### WORK ITEM
Below are several records. Retype exactly those lines running from the one with "[researcher-annotated camera trap]" through the one with "label granularity: sequence-level", end lines included, and no others.
────────
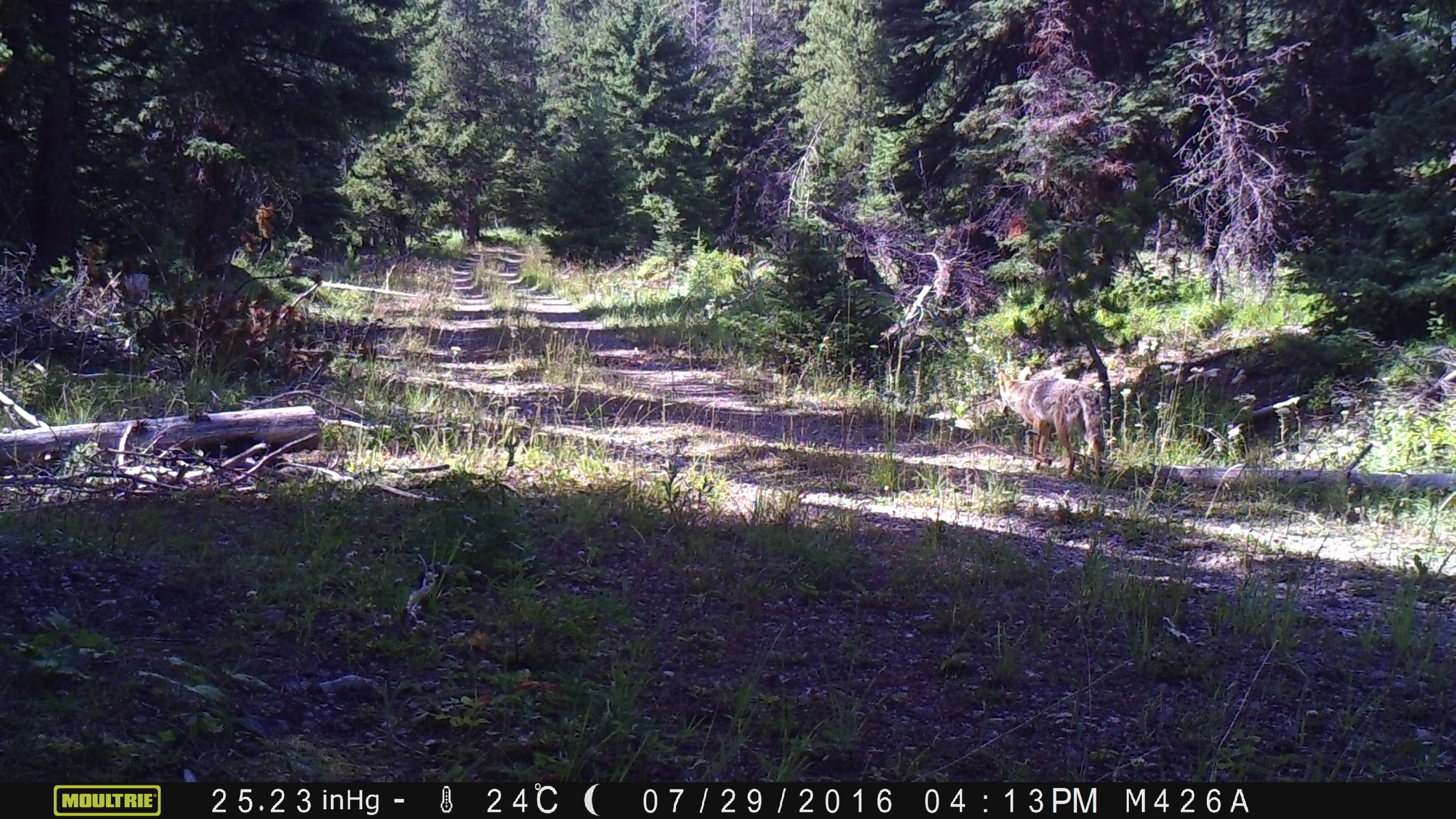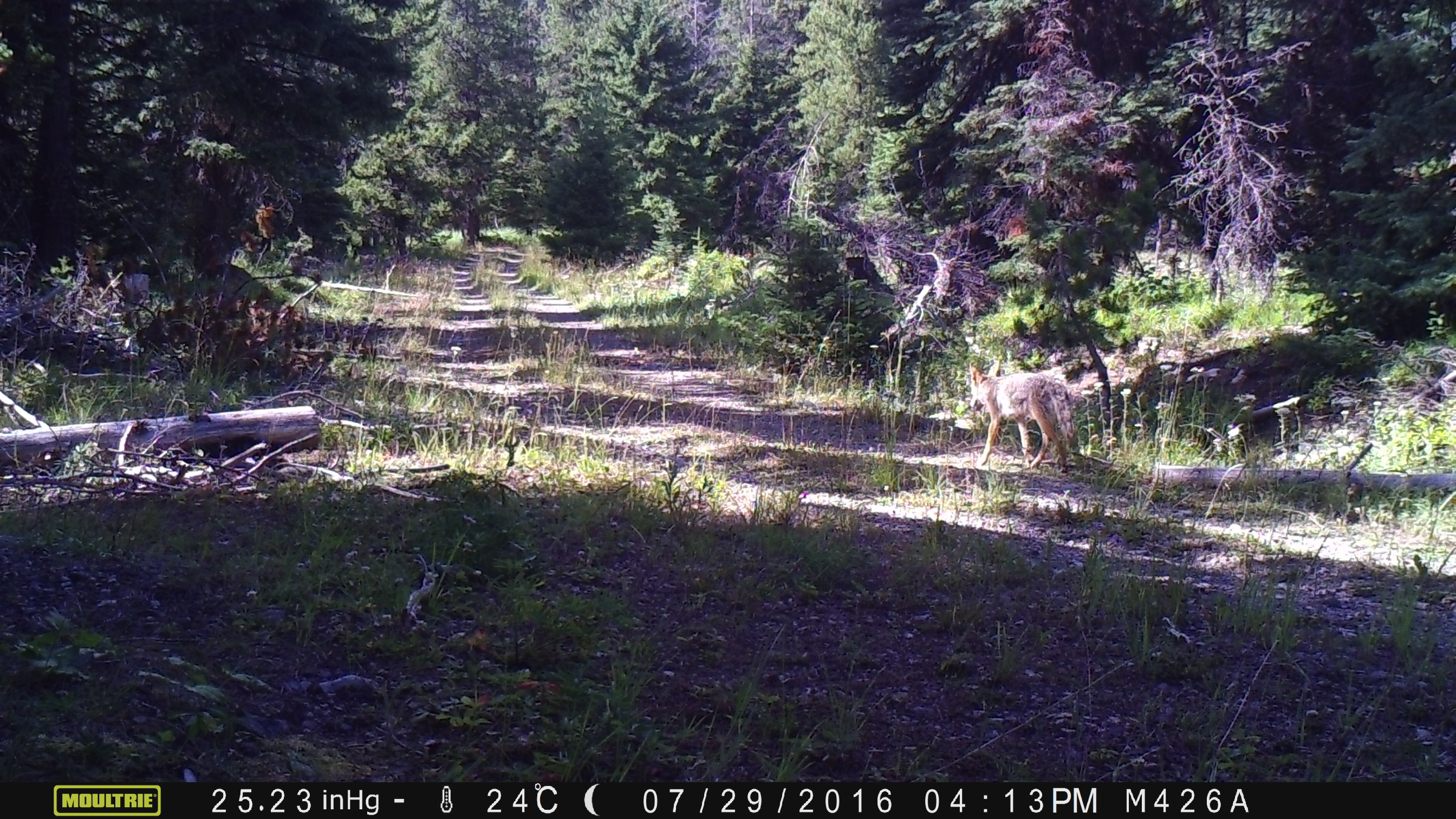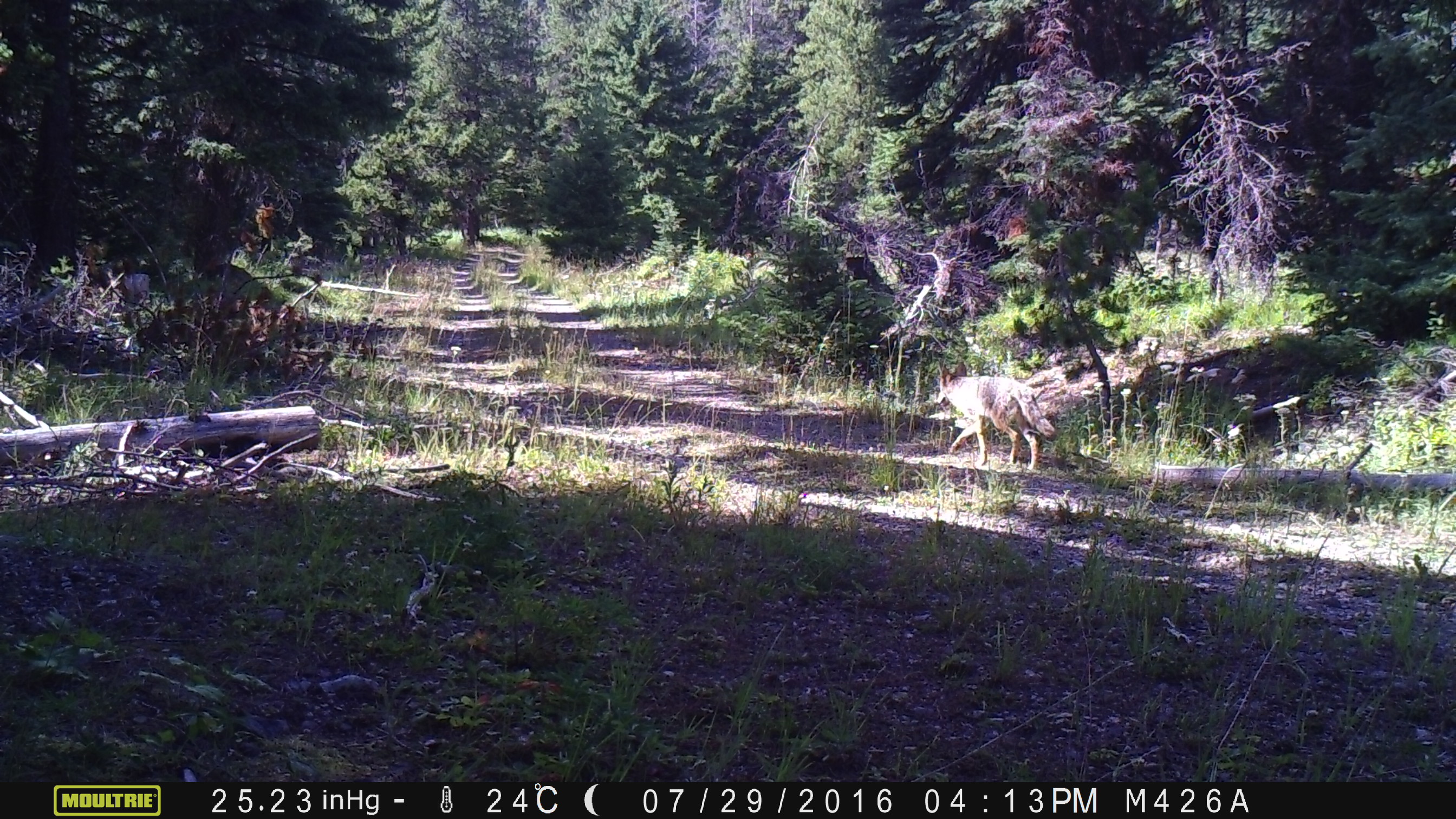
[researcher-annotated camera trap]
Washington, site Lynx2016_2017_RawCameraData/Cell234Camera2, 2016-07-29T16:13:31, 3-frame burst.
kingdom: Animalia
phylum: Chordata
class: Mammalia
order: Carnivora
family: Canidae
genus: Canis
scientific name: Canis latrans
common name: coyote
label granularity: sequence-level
────────
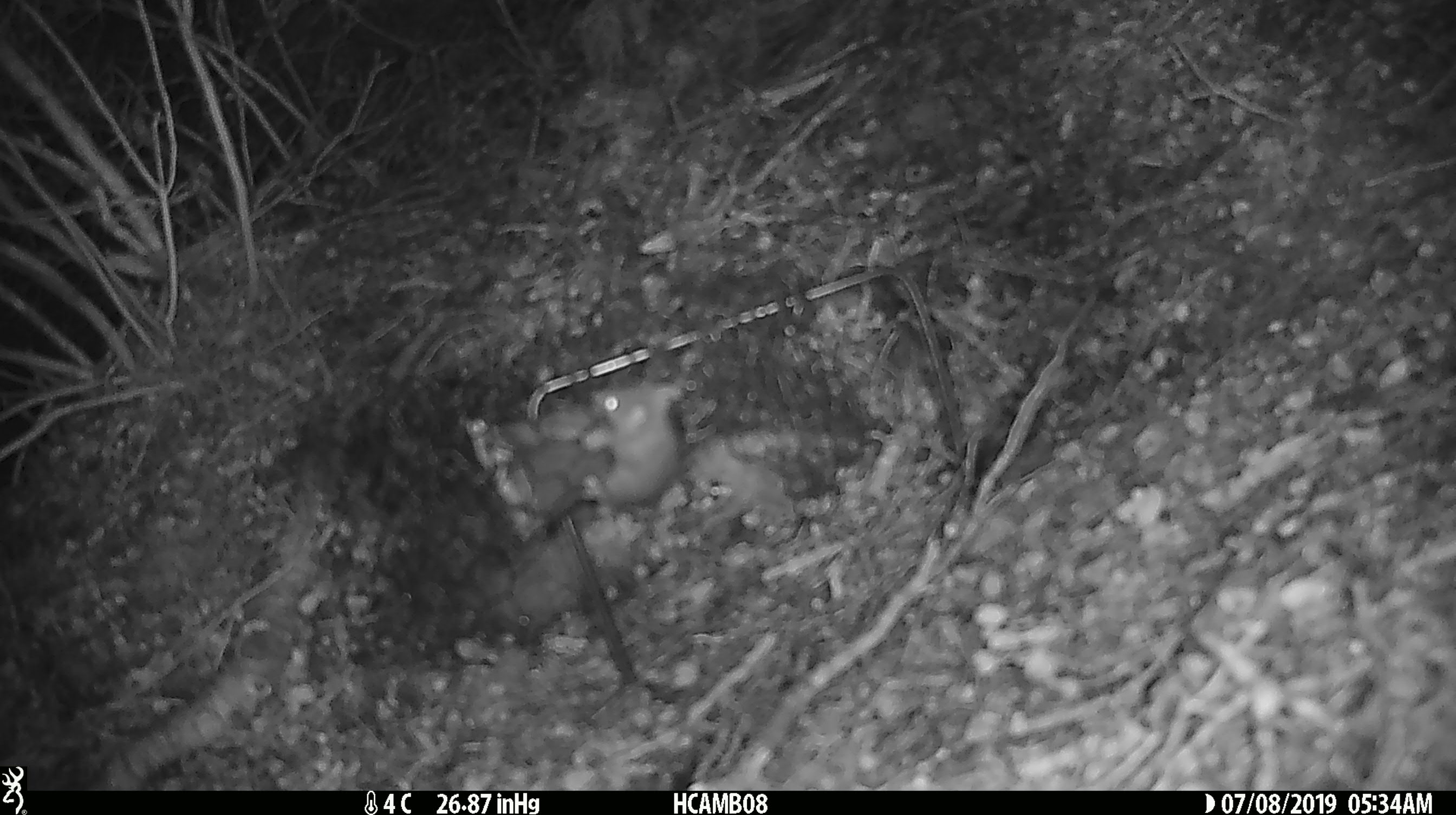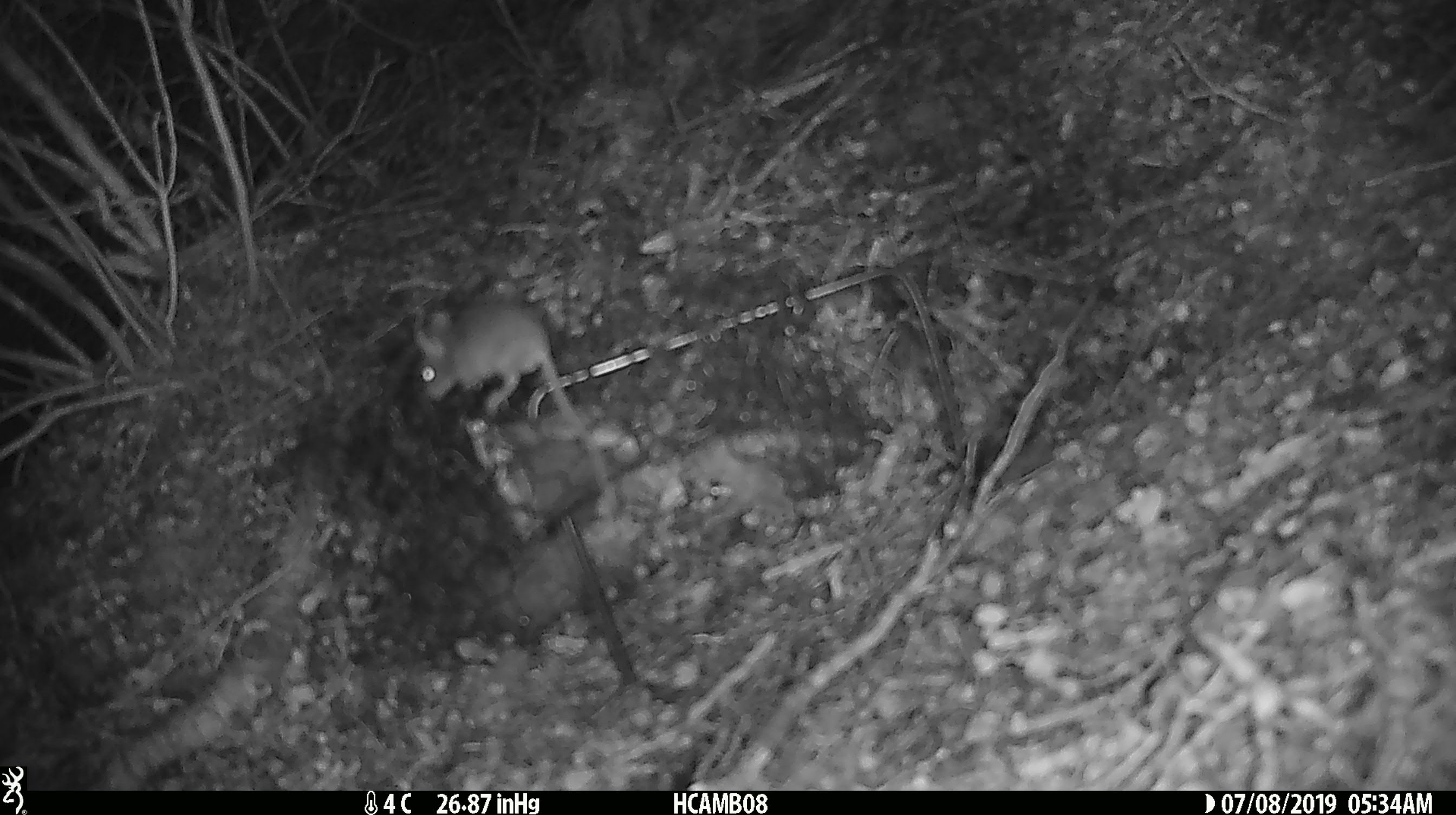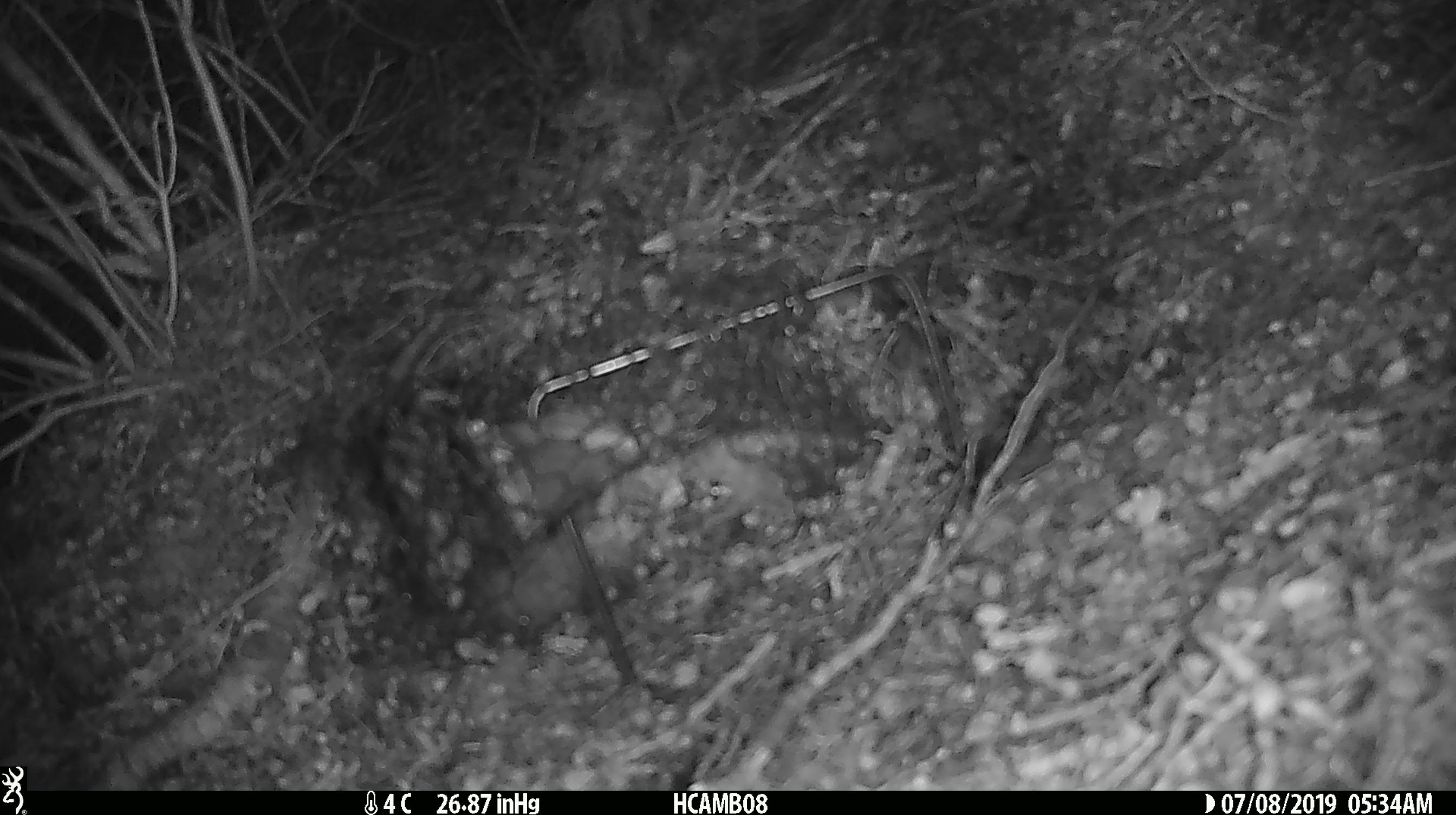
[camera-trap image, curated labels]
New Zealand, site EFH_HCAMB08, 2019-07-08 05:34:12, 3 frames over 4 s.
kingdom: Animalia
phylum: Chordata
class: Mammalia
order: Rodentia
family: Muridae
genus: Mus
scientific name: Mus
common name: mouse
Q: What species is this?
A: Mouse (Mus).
────────
### SOLUTION TO THE EXERCISE
[researcher-annotated camera trap]
Washington, site Lynx2016_2017_RawCameraData/Cell234Camera2, 2016-07-29T16:13:31, 3-frame burst.
kingdom: Animalia
phylum: Chordata
class: Mammalia
order: Carnivora
family: Canidae
genus: Canis
scientific name: Canis latrans
common name: coyote
label granularity: sequence-level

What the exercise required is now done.